If you are confident in installing a CryoSPARC test version and, potentially, recovering from a broken installation, please send me a direct message with the following information for your CryoSPARC worker:

output of uname -a
the value of CRYOSPARC_CUDA_PATH inside cryosparc_worker/config.sh
the output of $CRYOSPARC_CUDA_PATH/bin/nvcc --version (after setting the CRYOSPARC_CUDA_PATH environment variable)
the output of nvidia-smi
the type of your CryoSPARC instance:
- single workstation (combined master/worker)
- master and CryoSPARC-managed workers
- master and cluster workers

Zy90 · December 17, 2022, 11:51pm

This change works for us too!

After the failing install-3dflex installation message, you need to run ./bin/cryosparcw forcedeps to roll back; otherwise it will still give same error.

Ubuntu 18.04.1
Cuda 11.8

wilnart · December 20, 2022, 3:04am

@Bassem @qitsweauca I got the same error as you. The simple fix is to connect the libraries as follows

export LD_LIBRARY_PATH=/home/xxxxx/cryosparc/cryosparc_worker/deps/anaconda/envs/cryosparc_worker_env/lib/…/…/nvidia/cublas/lib/

There could be a more sophisticated solution. But this worked for me

hwangab · December 20, 2022, 1:00pm

I got the same error as @Bassem and @qitsweauca running training job after install 3d-flex. Can you elaborate on your fix? What I did is

export LD_LIBRARY_PATH=/home/exx/cryosparc/cryosparc_worker/deps/anaconda/envs/cryosparc_worker_env/lib/python3.7/site-packages/nvidia/cublas/lib/

and then run the training job, still got the same error.

Shall I add the “export LD_LIBRARY_PATH=/home/exx/cryosparc/cryosparc_worker/deps/anaconda/envs/cryosparc_worker_env/lib/python3.7/site-packages/nvidia/cublas/lib/” in bashrc file or before running ./bin/cryosparcw install-3dflex?

Also if it’s relevant I’m using CentOS and the original cryosparc was installed using cuda 11.1. Shall I reinstall cryosparc using cuda 11.7?

wtempel · December 20, 2022, 4:50pm

We have just released CryoSPARC v4.1.1 to address this issue.

Bassem · December 20, 2022, 5:48pm

I carried out the update, and then ran the install 3dflex.

everything seems working but i got this message at end of install 3dflex

Installing collected packages: torch
Successfully installed torch-1.13.1
Processing ./deps_bundle/python/python_packages/pip_packages/pycuda-2020.1-cp38-cp38-linux_x86_64.whl
Installing collected packages: pycuda
Successfully installed pycuda-2020.1
PyTorch not installed correctly, or NVIDIA GPU not detected.

not sure what the last line is impacting if others jobs so far running ok?

donghuachen · December 20, 2022, 8:13pm

I updated from v4.0.3 to v4.1.1 then run ./bin/cryosparcw install-3dflex and got exactly the same error as the above.

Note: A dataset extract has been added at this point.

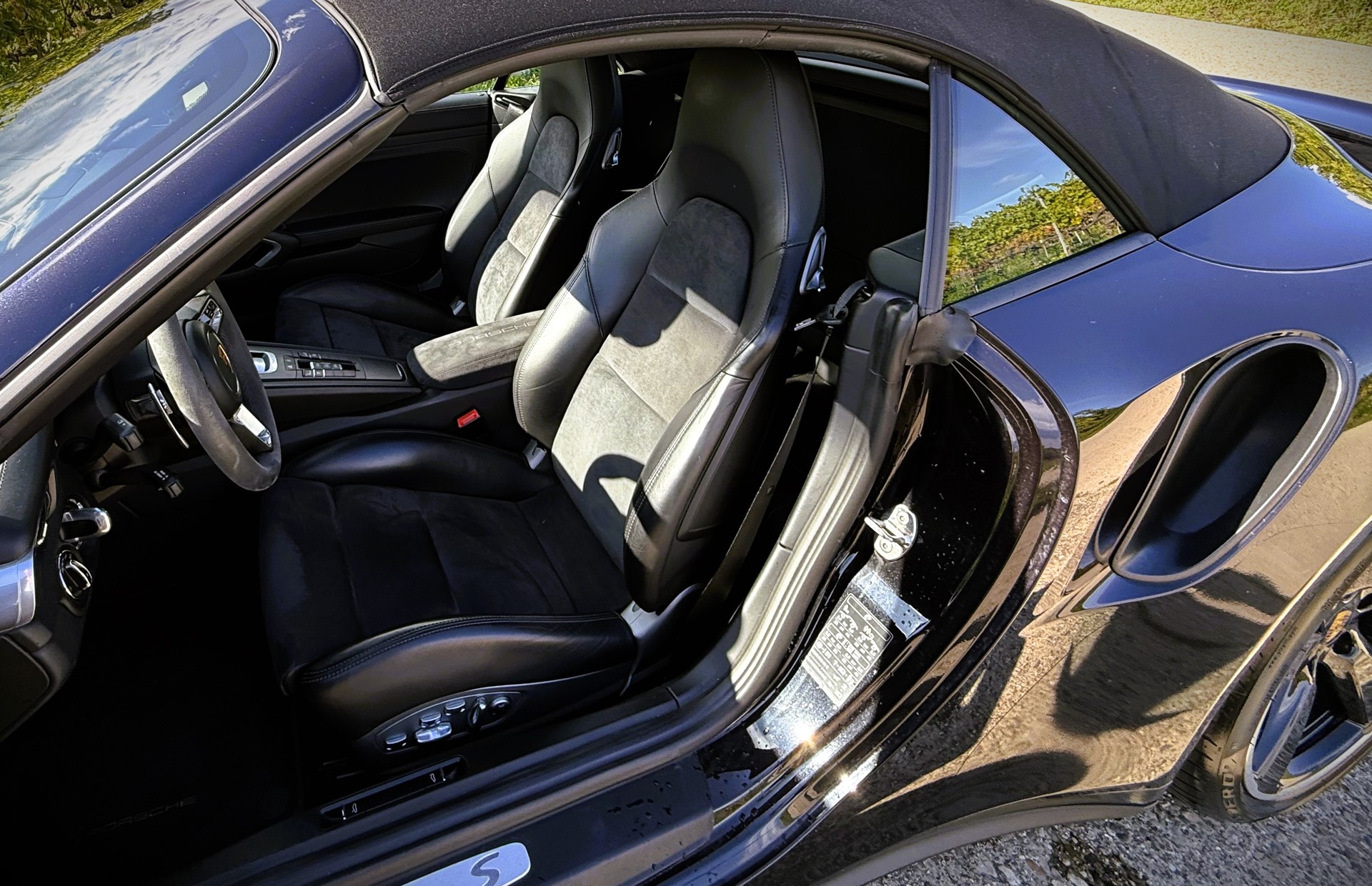 PORSCHE 911 Turbo S Cabrio PDK-image-22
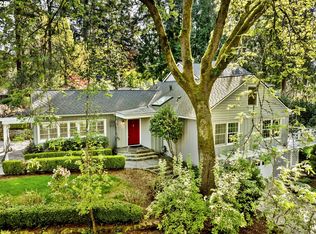 2348 Summit Dr, Lake Oswego, OR 97034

Anybody has suggestions? Thanks.

Installing collected packages: torch
Successfully installed torch-1.13.1
Processing ./deps_bundle/python/python_packages/pip_packages/pycuda-2020.1-cp38-cp38-linux_x86_64.whl
Installing collected packages: pycuda
Successfully installed pycuda-2020.1
PyTorch not installed correctly, or NVIDIA GPU not detected.

olibclarke · December 20, 2022, 8:16pm

We had the same issue on our CentOS machine. It turned out cuda was present in our PATH & LD_LIBRARY_PATH (even though we had removed it from our .bashrc), and I think that was somehow causing the issue. you can check by running export | grep cuda

Bassem · December 20, 2022, 8:34pm

@olibclarke Shall we redo the --install 3dflex after removing it from PATH?